What is Linux Container: 
Linux containers have different approach than the Virtualization technology. Simply we can say this is OS level Virtualization, which means all containers run on top of one linux operating system. We can start containers on a hardware running machine or inside of running virtual machine. Each container run's as a fully isolated operating sysem.

In container virtualization rather than having an entire Operating System guest OS, containers isolate the guest but do not virtualize the hardware. For running containers one needs a patched kernel and user tools, the kernel provides process isolation and performs resource management. Thus all containers are running under the same kernel but they still have their own file system, processes, memory etc.

Linux based containers mainly involved with two concepts:

1. Namespaces
2. Cgroups ( Controll Groups)

There are total 6 types of Namespaces:
1. PID Name space.
2. Net Name space.
3. Ipc Name space
4. Mnt Name space
5. Uts Name space
6. User Name space.


Cgroups are already well known technology. We can find more detail about Cgroups here

There is an another important aspect of containers “Copy on write file system” This is also a well known technology in market:

Docker Architecture:

1. Docker Daemon
docker daemon is responsible for all the conainer operations. It runs on the docker host machine. We can't interact with this directly, all the instructions have to be sent through the docker.

2. Docker Client: It is the main interface to connect wit docker daemon. It can be install on the same machine or on the different machine.

3. Docker image: A Docker image is like a golden template. An image consists of OS (Ubuntu, centos etc.,) and applications installed on it.

Required work => From the text on Linux containers, list every type of namespace it names. Nothing in the records is needed here.

Data shown =>
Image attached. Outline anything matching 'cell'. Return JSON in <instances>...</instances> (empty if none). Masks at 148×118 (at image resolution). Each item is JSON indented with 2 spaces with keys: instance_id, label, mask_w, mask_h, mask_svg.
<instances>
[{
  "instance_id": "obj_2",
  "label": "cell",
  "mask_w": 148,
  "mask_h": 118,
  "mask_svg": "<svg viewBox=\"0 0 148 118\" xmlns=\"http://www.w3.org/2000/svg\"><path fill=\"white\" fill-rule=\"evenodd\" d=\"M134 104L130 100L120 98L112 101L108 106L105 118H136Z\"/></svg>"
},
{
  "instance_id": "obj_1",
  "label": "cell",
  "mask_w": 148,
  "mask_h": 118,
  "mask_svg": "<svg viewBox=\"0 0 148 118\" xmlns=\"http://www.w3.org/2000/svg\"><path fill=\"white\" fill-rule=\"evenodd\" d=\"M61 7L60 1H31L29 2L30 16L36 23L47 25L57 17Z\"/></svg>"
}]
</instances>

Reply => PID Name space, Net Name space, Ipc Name space, Mnt Name space, Uts Name space, User Name space